Okanagan College receives major gift

This week, Great-West Life contributed $100,000 to Okanagan College to encourage sustainability training at the Penticton campus.

  • Mar. 2, 2012 11:00 a.m.
Electrical student Brian Manders explains the workings of one of the Okanagan College labs to Dave Kent of Great West Life in the Centre of Excellence. The company recently donated $100,000 for use at the facility and will go towards the goal of matching the $2.5 million received from Jim Pattison earlier.

Electrical student Brian Manders explains the workings of one of the Okanagan College labs to Dave Kent of Great West Life in the Centre of Excellence. The company recently donated $100,000 for use at the facility and will go towards the goal of matching the $2.5 million received from Jim Pattison earlier.

Great-West Life is building on its 20-year connections with Okanagan College with a gift that will both help with both the capital costs for the Centre of Excellence and developing a new instructional program at the centre.

Earlier this week, Great-West Life, one of Canada’s leading insurers, contributed $100,000 to Okanagan College to encourage sustainability training. Half the donation will go to the fund to cover the college’s share of the $28-million building at the Penticton campus and the other half to help develop a new, three-year, Sustainable Construction Management Technology program.

Great-West Life has a long-standing relationship with the college dating back to 1990 when Canada Life established a scholarship. Since then, Okanagan College students have received 20 awards totalling $11,800.

“We saw the College’s new initiative as an opportunity to deepen that relationship,” said Dave Kent, regional director for Great-West Life. “Okanagan College has built one of the most innovative and sustainable post-secondary facilities in the world and will soon be training the next generation of tradespeople in sustainable building practices.”

Brian Manders, third year electrical student at OK College, said bringing this kind of cutting-edge programming home to Penticton is a great opportunity for the college.

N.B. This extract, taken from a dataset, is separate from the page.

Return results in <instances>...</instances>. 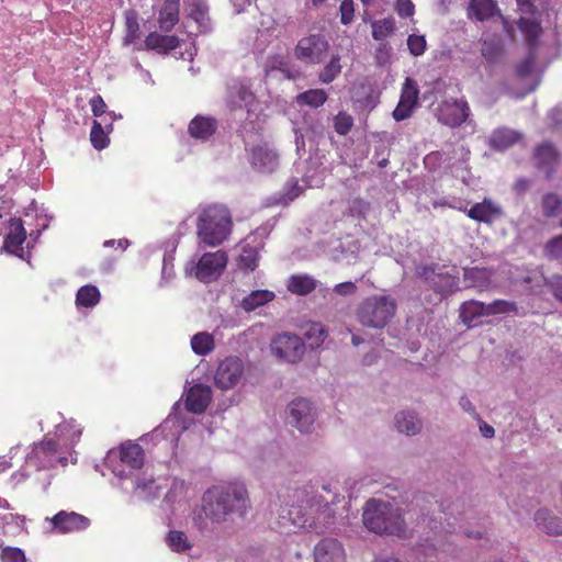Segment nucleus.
Returning <instances> with one entry per match:
<instances>
[{"instance_id": "62", "label": "nucleus", "mask_w": 562, "mask_h": 562, "mask_svg": "<svg viewBox=\"0 0 562 562\" xmlns=\"http://www.w3.org/2000/svg\"><path fill=\"white\" fill-rule=\"evenodd\" d=\"M272 228L273 224L267 222L263 225L256 228V231L246 238V241H250L254 245H256L257 243H261L263 245V239L270 235Z\"/></svg>"}, {"instance_id": "24", "label": "nucleus", "mask_w": 562, "mask_h": 562, "mask_svg": "<svg viewBox=\"0 0 562 562\" xmlns=\"http://www.w3.org/2000/svg\"><path fill=\"white\" fill-rule=\"evenodd\" d=\"M533 521L541 532L549 536H562V518L547 508H540L535 513Z\"/></svg>"}, {"instance_id": "28", "label": "nucleus", "mask_w": 562, "mask_h": 562, "mask_svg": "<svg viewBox=\"0 0 562 562\" xmlns=\"http://www.w3.org/2000/svg\"><path fill=\"white\" fill-rule=\"evenodd\" d=\"M499 13L495 0H471L468 5V16L483 22Z\"/></svg>"}, {"instance_id": "34", "label": "nucleus", "mask_w": 562, "mask_h": 562, "mask_svg": "<svg viewBox=\"0 0 562 562\" xmlns=\"http://www.w3.org/2000/svg\"><path fill=\"white\" fill-rule=\"evenodd\" d=\"M318 281L308 274L292 276L288 281V290L297 295H307L316 290Z\"/></svg>"}, {"instance_id": "50", "label": "nucleus", "mask_w": 562, "mask_h": 562, "mask_svg": "<svg viewBox=\"0 0 562 562\" xmlns=\"http://www.w3.org/2000/svg\"><path fill=\"white\" fill-rule=\"evenodd\" d=\"M190 16L201 26L205 27L209 22L207 5L204 0H194L191 4Z\"/></svg>"}, {"instance_id": "57", "label": "nucleus", "mask_w": 562, "mask_h": 562, "mask_svg": "<svg viewBox=\"0 0 562 562\" xmlns=\"http://www.w3.org/2000/svg\"><path fill=\"white\" fill-rule=\"evenodd\" d=\"M544 284L553 295V297L562 304V276L553 274L548 279H544Z\"/></svg>"}, {"instance_id": "36", "label": "nucleus", "mask_w": 562, "mask_h": 562, "mask_svg": "<svg viewBox=\"0 0 562 562\" xmlns=\"http://www.w3.org/2000/svg\"><path fill=\"white\" fill-rule=\"evenodd\" d=\"M501 214V209L495 206L491 201L475 203L468 212V216L477 222L490 223L495 215Z\"/></svg>"}, {"instance_id": "41", "label": "nucleus", "mask_w": 562, "mask_h": 562, "mask_svg": "<svg viewBox=\"0 0 562 562\" xmlns=\"http://www.w3.org/2000/svg\"><path fill=\"white\" fill-rule=\"evenodd\" d=\"M372 37L375 41L385 42L395 31V20L393 18H385L381 20H374L371 23Z\"/></svg>"}, {"instance_id": "60", "label": "nucleus", "mask_w": 562, "mask_h": 562, "mask_svg": "<svg viewBox=\"0 0 562 562\" xmlns=\"http://www.w3.org/2000/svg\"><path fill=\"white\" fill-rule=\"evenodd\" d=\"M416 108L417 106L412 105L409 103H405L400 100L397 105L395 106V109L392 112V116L396 122H402V121L411 117Z\"/></svg>"}, {"instance_id": "9", "label": "nucleus", "mask_w": 562, "mask_h": 562, "mask_svg": "<svg viewBox=\"0 0 562 562\" xmlns=\"http://www.w3.org/2000/svg\"><path fill=\"white\" fill-rule=\"evenodd\" d=\"M416 273L429 289L441 296H448L459 290V274L456 268L446 270L445 266L430 263L418 267Z\"/></svg>"}, {"instance_id": "35", "label": "nucleus", "mask_w": 562, "mask_h": 562, "mask_svg": "<svg viewBox=\"0 0 562 562\" xmlns=\"http://www.w3.org/2000/svg\"><path fill=\"white\" fill-rule=\"evenodd\" d=\"M274 296L272 291L255 290L241 300L240 307L249 313L271 302Z\"/></svg>"}, {"instance_id": "16", "label": "nucleus", "mask_w": 562, "mask_h": 562, "mask_svg": "<svg viewBox=\"0 0 562 562\" xmlns=\"http://www.w3.org/2000/svg\"><path fill=\"white\" fill-rule=\"evenodd\" d=\"M227 265V255L223 250L205 252L195 266V278L204 283L217 280Z\"/></svg>"}, {"instance_id": "8", "label": "nucleus", "mask_w": 562, "mask_h": 562, "mask_svg": "<svg viewBox=\"0 0 562 562\" xmlns=\"http://www.w3.org/2000/svg\"><path fill=\"white\" fill-rule=\"evenodd\" d=\"M517 312L518 307L514 301L494 300L491 303H484L471 300L461 305L460 318L469 328H473L481 324L480 318L483 316L517 314Z\"/></svg>"}, {"instance_id": "40", "label": "nucleus", "mask_w": 562, "mask_h": 562, "mask_svg": "<svg viewBox=\"0 0 562 562\" xmlns=\"http://www.w3.org/2000/svg\"><path fill=\"white\" fill-rule=\"evenodd\" d=\"M58 437L64 441L65 445L74 446L76 445L82 434V429L79 425L76 424L74 419L69 422L60 423L56 427Z\"/></svg>"}, {"instance_id": "61", "label": "nucleus", "mask_w": 562, "mask_h": 562, "mask_svg": "<svg viewBox=\"0 0 562 562\" xmlns=\"http://www.w3.org/2000/svg\"><path fill=\"white\" fill-rule=\"evenodd\" d=\"M340 22L342 25H349L355 18L353 0H342L339 7Z\"/></svg>"}, {"instance_id": "2", "label": "nucleus", "mask_w": 562, "mask_h": 562, "mask_svg": "<svg viewBox=\"0 0 562 562\" xmlns=\"http://www.w3.org/2000/svg\"><path fill=\"white\" fill-rule=\"evenodd\" d=\"M249 507L248 491L240 482L212 485L202 496V510L214 524L244 518Z\"/></svg>"}, {"instance_id": "30", "label": "nucleus", "mask_w": 562, "mask_h": 562, "mask_svg": "<svg viewBox=\"0 0 562 562\" xmlns=\"http://www.w3.org/2000/svg\"><path fill=\"white\" fill-rule=\"evenodd\" d=\"M517 26L525 35L529 50H535L542 34L540 22L535 18L520 16L517 21Z\"/></svg>"}, {"instance_id": "44", "label": "nucleus", "mask_w": 562, "mask_h": 562, "mask_svg": "<svg viewBox=\"0 0 562 562\" xmlns=\"http://www.w3.org/2000/svg\"><path fill=\"white\" fill-rule=\"evenodd\" d=\"M340 56L334 55L318 74V80L322 83L333 82L341 72Z\"/></svg>"}, {"instance_id": "13", "label": "nucleus", "mask_w": 562, "mask_h": 562, "mask_svg": "<svg viewBox=\"0 0 562 562\" xmlns=\"http://www.w3.org/2000/svg\"><path fill=\"white\" fill-rule=\"evenodd\" d=\"M225 103L231 111L245 109L250 114L256 103V95L247 82L234 78L226 85Z\"/></svg>"}, {"instance_id": "15", "label": "nucleus", "mask_w": 562, "mask_h": 562, "mask_svg": "<svg viewBox=\"0 0 562 562\" xmlns=\"http://www.w3.org/2000/svg\"><path fill=\"white\" fill-rule=\"evenodd\" d=\"M251 168L260 173H272L279 166V154L273 145L261 142L246 149Z\"/></svg>"}, {"instance_id": "64", "label": "nucleus", "mask_w": 562, "mask_h": 562, "mask_svg": "<svg viewBox=\"0 0 562 562\" xmlns=\"http://www.w3.org/2000/svg\"><path fill=\"white\" fill-rule=\"evenodd\" d=\"M173 276V256L170 254H165L162 259L160 285H162L164 282L170 281Z\"/></svg>"}, {"instance_id": "53", "label": "nucleus", "mask_w": 562, "mask_h": 562, "mask_svg": "<svg viewBox=\"0 0 562 562\" xmlns=\"http://www.w3.org/2000/svg\"><path fill=\"white\" fill-rule=\"evenodd\" d=\"M407 48L411 55L422 56L427 48V42L424 35L411 34L407 37Z\"/></svg>"}, {"instance_id": "7", "label": "nucleus", "mask_w": 562, "mask_h": 562, "mask_svg": "<svg viewBox=\"0 0 562 562\" xmlns=\"http://www.w3.org/2000/svg\"><path fill=\"white\" fill-rule=\"evenodd\" d=\"M296 154L302 158L306 153V139L310 142V149L317 150V146L325 137V125L319 113H304L301 122H292Z\"/></svg>"}, {"instance_id": "3", "label": "nucleus", "mask_w": 562, "mask_h": 562, "mask_svg": "<svg viewBox=\"0 0 562 562\" xmlns=\"http://www.w3.org/2000/svg\"><path fill=\"white\" fill-rule=\"evenodd\" d=\"M119 456L121 463L112 468V472L120 481L121 487L126 492L135 493L139 498L156 497L154 479L135 473L144 465L143 448L137 443L127 441L121 445Z\"/></svg>"}, {"instance_id": "51", "label": "nucleus", "mask_w": 562, "mask_h": 562, "mask_svg": "<svg viewBox=\"0 0 562 562\" xmlns=\"http://www.w3.org/2000/svg\"><path fill=\"white\" fill-rule=\"evenodd\" d=\"M353 126V119L348 113L340 111L334 117V128L337 134L345 136L347 135Z\"/></svg>"}, {"instance_id": "4", "label": "nucleus", "mask_w": 562, "mask_h": 562, "mask_svg": "<svg viewBox=\"0 0 562 562\" xmlns=\"http://www.w3.org/2000/svg\"><path fill=\"white\" fill-rule=\"evenodd\" d=\"M362 521L368 530L378 535L401 537L406 530L405 520L400 508L376 498H370L366 502Z\"/></svg>"}, {"instance_id": "23", "label": "nucleus", "mask_w": 562, "mask_h": 562, "mask_svg": "<svg viewBox=\"0 0 562 562\" xmlns=\"http://www.w3.org/2000/svg\"><path fill=\"white\" fill-rule=\"evenodd\" d=\"M559 154L551 143H543L535 150L536 166L546 173L547 179H551L558 165Z\"/></svg>"}, {"instance_id": "12", "label": "nucleus", "mask_w": 562, "mask_h": 562, "mask_svg": "<svg viewBox=\"0 0 562 562\" xmlns=\"http://www.w3.org/2000/svg\"><path fill=\"white\" fill-rule=\"evenodd\" d=\"M329 43L322 34H311L299 41L294 53L299 60L308 64H321L325 60Z\"/></svg>"}, {"instance_id": "46", "label": "nucleus", "mask_w": 562, "mask_h": 562, "mask_svg": "<svg viewBox=\"0 0 562 562\" xmlns=\"http://www.w3.org/2000/svg\"><path fill=\"white\" fill-rule=\"evenodd\" d=\"M90 140L93 148H95L97 150H102L106 148L110 143V138L105 133V130L103 128L102 124L97 120L92 122Z\"/></svg>"}, {"instance_id": "22", "label": "nucleus", "mask_w": 562, "mask_h": 562, "mask_svg": "<svg viewBox=\"0 0 562 562\" xmlns=\"http://www.w3.org/2000/svg\"><path fill=\"white\" fill-rule=\"evenodd\" d=\"M212 400V390L209 385L199 383L191 386L186 397V408L193 414L206 411Z\"/></svg>"}, {"instance_id": "1", "label": "nucleus", "mask_w": 562, "mask_h": 562, "mask_svg": "<svg viewBox=\"0 0 562 562\" xmlns=\"http://www.w3.org/2000/svg\"><path fill=\"white\" fill-rule=\"evenodd\" d=\"M305 505H291L281 510L280 517L293 527L311 529L316 532L331 530L336 524L335 506L345 499L337 486L323 484L321 491L306 493Z\"/></svg>"}, {"instance_id": "39", "label": "nucleus", "mask_w": 562, "mask_h": 562, "mask_svg": "<svg viewBox=\"0 0 562 562\" xmlns=\"http://www.w3.org/2000/svg\"><path fill=\"white\" fill-rule=\"evenodd\" d=\"M101 300V293L98 286L86 284L78 289L76 294V304L79 307H93Z\"/></svg>"}, {"instance_id": "42", "label": "nucleus", "mask_w": 562, "mask_h": 562, "mask_svg": "<svg viewBox=\"0 0 562 562\" xmlns=\"http://www.w3.org/2000/svg\"><path fill=\"white\" fill-rule=\"evenodd\" d=\"M125 29L126 34L124 37V44L130 45L135 43L140 35L139 24L137 21V12L133 9L125 11Z\"/></svg>"}, {"instance_id": "25", "label": "nucleus", "mask_w": 562, "mask_h": 562, "mask_svg": "<svg viewBox=\"0 0 562 562\" xmlns=\"http://www.w3.org/2000/svg\"><path fill=\"white\" fill-rule=\"evenodd\" d=\"M217 125L214 117L196 115L189 123L188 133L191 137L205 142L214 135Z\"/></svg>"}, {"instance_id": "20", "label": "nucleus", "mask_w": 562, "mask_h": 562, "mask_svg": "<svg viewBox=\"0 0 562 562\" xmlns=\"http://www.w3.org/2000/svg\"><path fill=\"white\" fill-rule=\"evenodd\" d=\"M470 116V106L464 99H457L446 104L439 114V121L450 127L462 125Z\"/></svg>"}, {"instance_id": "5", "label": "nucleus", "mask_w": 562, "mask_h": 562, "mask_svg": "<svg viewBox=\"0 0 562 562\" xmlns=\"http://www.w3.org/2000/svg\"><path fill=\"white\" fill-rule=\"evenodd\" d=\"M232 231L229 210L221 204L209 205L201 211L196 221L200 244L216 247L226 240Z\"/></svg>"}, {"instance_id": "63", "label": "nucleus", "mask_w": 562, "mask_h": 562, "mask_svg": "<svg viewBox=\"0 0 562 562\" xmlns=\"http://www.w3.org/2000/svg\"><path fill=\"white\" fill-rule=\"evenodd\" d=\"M370 210V203L360 198L350 201L349 212L352 216L364 217Z\"/></svg>"}, {"instance_id": "52", "label": "nucleus", "mask_w": 562, "mask_h": 562, "mask_svg": "<svg viewBox=\"0 0 562 562\" xmlns=\"http://www.w3.org/2000/svg\"><path fill=\"white\" fill-rule=\"evenodd\" d=\"M30 212H35L36 213V217L38 221L43 220V223L41 224V228L36 229V231H31L30 232V237L36 239L41 236V234L48 228L49 226V223L50 221L53 220V216L52 215H42V214H38L37 213V206H36V201L33 200L31 202V204L29 205V207L26 209V212H25V216H29L30 215Z\"/></svg>"}, {"instance_id": "27", "label": "nucleus", "mask_w": 562, "mask_h": 562, "mask_svg": "<svg viewBox=\"0 0 562 562\" xmlns=\"http://www.w3.org/2000/svg\"><path fill=\"white\" fill-rule=\"evenodd\" d=\"M297 171H301L302 180L308 186H317L322 181L324 168L318 157L308 156L307 159L296 162Z\"/></svg>"}, {"instance_id": "48", "label": "nucleus", "mask_w": 562, "mask_h": 562, "mask_svg": "<svg viewBox=\"0 0 562 562\" xmlns=\"http://www.w3.org/2000/svg\"><path fill=\"white\" fill-rule=\"evenodd\" d=\"M463 277L472 286L476 288L485 286L490 279L487 271L477 267L464 269Z\"/></svg>"}, {"instance_id": "17", "label": "nucleus", "mask_w": 562, "mask_h": 562, "mask_svg": "<svg viewBox=\"0 0 562 562\" xmlns=\"http://www.w3.org/2000/svg\"><path fill=\"white\" fill-rule=\"evenodd\" d=\"M244 374V362L231 356L222 360L214 374V383L221 390H229L238 384Z\"/></svg>"}, {"instance_id": "56", "label": "nucleus", "mask_w": 562, "mask_h": 562, "mask_svg": "<svg viewBox=\"0 0 562 562\" xmlns=\"http://www.w3.org/2000/svg\"><path fill=\"white\" fill-rule=\"evenodd\" d=\"M536 61V54L530 50L528 56L516 66V75L519 78H526L531 75Z\"/></svg>"}, {"instance_id": "37", "label": "nucleus", "mask_w": 562, "mask_h": 562, "mask_svg": "<svg viewBox=\"0 0 562 562\" xmlns=\"http://www.w3.org/2000/svg\"><path fill=\"white\" fill-rule=\"evenodd\" d=\"M265 71L268 74L272 71H280L285 79L293 80L297 77L299 72L290 68L289 60L282 55H274L268 57Z\"/></svg>"}, {"instance_id": "38", "label": "nucleus", "mask_w": 562, "mask_h": 562, "mask_svg": "<svg viewBox=\"0 0 562 562\" xmlns=\"http://www.w3.org/2000/svg\"><path fill=\"white\" fill-rule=\"evenodd\" d=\"M328 99V94L324 89H308L299 93L295 101L300 106H310L317 109L322 106Z\"/></svg>"}, {"instance_id": "21", "label": "nucleus", "mask_w": 562, "mask_h": 562, "mask_svg": "<svg viewBox=\"0 0 562 562\" xmlns=\"http://www.w3.org/2000/svg\"><path fill=\"white\" fill-rule=\"evenodd\" d=\"M315 562H345L342 544L334 538L322 539L314 548Z\"/></svg>"}, {"instance_id": "19", "label": "nucleus", "mask_w": 562, "mask_h": 562, "mask_svg": "<svg viewBox=\"0 0 562 562\" xmlns=\"http://www.w3.org/2000/svg\"><path fill=\"white\" fill-rule=\"evenodd\" d=\"M9 232L4 237L2 249L9 254L15 255L24 259V250L22 245L26 239V231L23 222L19 217H11L8 221Z\"/></svg>"}, {"instance_id": "10", "label": "nucleus", "mask_w": 562, "mask_h": 562, "mask_svg": "<svg viewBox=\"0 0 562 562\" xmlns=\"http://www.w3.org/2000/svg\"><path fill=\"white\" fill-rule=\"evenodd\" d=\"M67 462L66 457L58 456V445L53 439H44L34 443L32 451L26 456V465L33 467L37 471L56 468L57 464L66 467Z\"/></svg>"}, {"instance_id": "49", "label": "nucleus", "mask_w": 562, "mask_h": 562, "mask_svg": "<svg viewBox=\"0 0 562 562\" xmlns=\"http://www.w3.org/2000/svg\"><path fill=\"white\" fill-rule=\"evenodd\" d=\"M562 209V200L555 193H547L542 198V212L547 217H554Z\"/></svg>"}, {"instance_id": "11", "label": "nucleus", "mask_w": 562, "mask_h": 562, "mask_svg": "<svg viewBox=\"0 0 562 562\" xmlns=\"http://www.w3.org/2000/svg\"><path fill=\"white\" fill-rule=\"evenodd\" d=\"M270 347L274 356L289 363L299 362L306 350L304 340L300 336L290 333L277 335Z\"/></svg>"}, {"instance_id": "43", "label": "nucleus", "mask_w": 562, "mask_h": 562, "mask_svg": "<svg viewBox=\"0 0 562 562\" xmlns=\"http://www.w3.org/2000/svg\"><path fill=\"white\" fill-rule=\"evenodd\" d=\"M191 348L198 356H206L214 349L213 336L209 333H198L191 338Z\"/></svg>"}, {"instance_id": "29", "label": "nucleus", "mask_w": 562, "mask_h": 562, "mask_svg": "<svg viewBox=\"0 0 562 562\" xmlns=\"http://www.w3.org/2000/svg\"><path fill=\"white\" fill-rule=\"evenodd\" d=\"M180 0H165L159 11L158 24L161 31L169 32L179 22Z\"/></svg>"}, {"instance_id": "6", "label": "nucleus", "mask_w": 562, "mask_h": 562, "mask_svg": "<svg viewBox=\"0 0 562 562\" xmlns=\"http://www.w3.org/2000/svg\"><path fill=\"white\" fill-rule=\"evenodd\" d=\"M396 308V301L391 295H372L359 304L357 318L364 327L381 329L394 317Z\"/></svg>"}, {"instance_id": "55", "label": "nucleus", "mask_w": 562, "mask_h": 562, "mask_svg": "<svg viewBox=\"0 0 562 562\" xmlns=\"http://www.w3.org/2000/svg\"><path fill=\"white\" fill-rule=\"evenodd\" d=\"M1 562H26V555L21 548L4 547L0 553Z\"/></svg>"}, {"instance_id": "47", "label": "nucleus", "mask_w": 562, "mask_h": 562, "mask_svg": "<svg viewBox=\"0 0 562 562\" xmlns=\"http://www.w3.org/2000/svg\"><path fill=\"white\" fill-rule=\"evenodd\" d=\"M418 94L419 89L417 82L413 78L406 77L402 86L400 100L405 103L418 106Z\"/></svg>"}, {"instance_id": "59", "label": "nucleus", "mask_w": 562, "mask_h": 562, "mask_svg": "<svg viewBox=\"0 0 562 562\" xmlns=\"http://www.w3.org/2000/svg\"><path fill=\"white\" fill-rule=\"evenodd\" d=\"M392 47L387 42H381L375 49V63L379 66H386L391 63Z\"/></svg>"}, {"instance_id": "45", "label": "nucleus", "mask_w": 562, "mask_h": 562, "mask_svg": "<svg viewBox=\"0 0 562 562\" xmlns=\"http://www.w3.org/2000/svg\"><path fill=\"white\" fill-rule=\"evenodd\" d=\"M166 542L173 552H186L191 549V544L183 531L170 530L167 533Z\"/></svg>"}, {"instance_id": "31", "label": "nucleus", "mask_w": 562, "mask_h": 562, "mask_svg": "<svg viewBox=\"0 0 562 562\" xmlns=\"http://www.w3.org/2000/svg\"><path fill=\"white\" fill-rule=\"evenodd\" d=\"M144 44L147 49L168 53L179 46L180 40L176 35H161L151 32L146 36Z\"/></svg>"}, {"instance_id": "14", "label": "nucleus", "mask_w": 562, "mask_h": 562, "mask_svg": "<svg viewBox=\"0 0 562 562\" xmlns=\"http://www.w3.org/2000/svg\"><path fill=\"white\" fill-rule=\"evenodd\" d=\"M315 418L316 409L306 398L297 397L288 406V423L302 434L312 431Z\"/></svg>"}, {"instance_id": "54", "label": "nucleus", "mask_w": 562, "mask_h": 562, "mask_svg": "<svg viewBox=\"0 0 562 562\" xmlns=\"http://www.w3.org/2000/svg\"><path fill=\"white\" fill-rule=\"evenodd\" d=\"M391 147L387 143L381 140L374 146L372 160L380 167L385 168L389 165Z\"/></svg>"}, {"instance_id": "26", "label": "nucleus", "mask_w": 562, "mask_h": 562, "mask_svg": "<svg viewBox=\"0 0 562 562\" xmlns=\"http://www.w3.org/2000/svg\"><path fill=\"white\" fill-rule=\"evenodd\" d=\"M521 138V134L508 127H498L488 137L490 148L496 151H505Z\"/></svg>"}, {"instance_id": "32", "label": "nucleus", "mask_w": 562, "mask_h": 562, "mask_svg": "<svg viewBox=\"0 0 562 562\" xmlns=\"http://www.w3.org/2000/svg\"><path fill=\"white\" fill-rule=\"evenodd\" d=\"M395 426L400 432L415 436L422 430L423 424L415 412L402 411L395 415Z\"/></svg>"}, {"instance_id": "58", "label": "nucleus", "mask_w": 562, "mask_h": 562, "mask_svg": "<svg viewBox=\"0 0 562 562\" xmlns=\"http://www.w3.org/2000/svg\"><path fill=\"white\" fill-rule=\"evenodd\" d=\"M544 249L549 258L562 261V235L551 238Z\"/></svg>"}, {"instance_id": "33", "label": "nucleus", "mask_w": 562, "mask_h": 562, "mask_svg": "<svg viewBox=\"0 0 562 562\" xmlns=\"http://www.w3.org/2000/svg\"><path fill=\"white\" fill-rule=\"evenodd\" d=\"M262 248L261 243L251 245L250 241L243 247L241 252L238 256V267L243 270L254 271L258 266L259 249Z\"/></svg>"}, {"instance_id": "18", "label": "nucleus", "mask_w": 562, "mask_h": 562, "mask_svg": "<svg viewBox=\"0 0 562 562\" xmlns=\"http://www.w3.org/2000/svg\"><path fill=\"white\" fill-rule=\"evenodd\" d=\"M58 533H70L88 529L91 521L88 517L76 512L60 510L50 518H46Z\"/></svg>"}]
</instances>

“Being able to go to school without leaving home is awesome,” he said, adding that he actually was part of the workforce that built the Centre of Excellence. “It is the largest and most technological building I have ever had an opportunity to work on; this all leads up to amazing strengths. Now I go to a school in a college that I actually helped build.”

Great-West Life’s contribution is the first corporate donation to the Centre since December when Jim Pattison announced his commitment of $2.5-million in matching funds and the building was renamed in his honour as The Jim Pattison Centre of Excellence in Sustainable Building Technologies and Renewable Energy Conservation.

“This is the latest chapter in a story that just keeps getting better because here we are gathered today in one of the world’s most sustainable buildings that bears the name of one of Canada’s foremost business people,” said Okanagan College president Jim Hamilton, adding that with this latest donation, the college is now working with and benefiting from the generosity of “one of Canada’s best companies.”

Hamilton hopes that Great-West’s donation will spur other corporate donors to step forward and recognize the value of the work going on at the college.

The Sustainable Construction Management Technology program has already received support from the Applied Science Technologists & Technicians of BC (ASTTBC), and major construction firms such as North America Construction Group.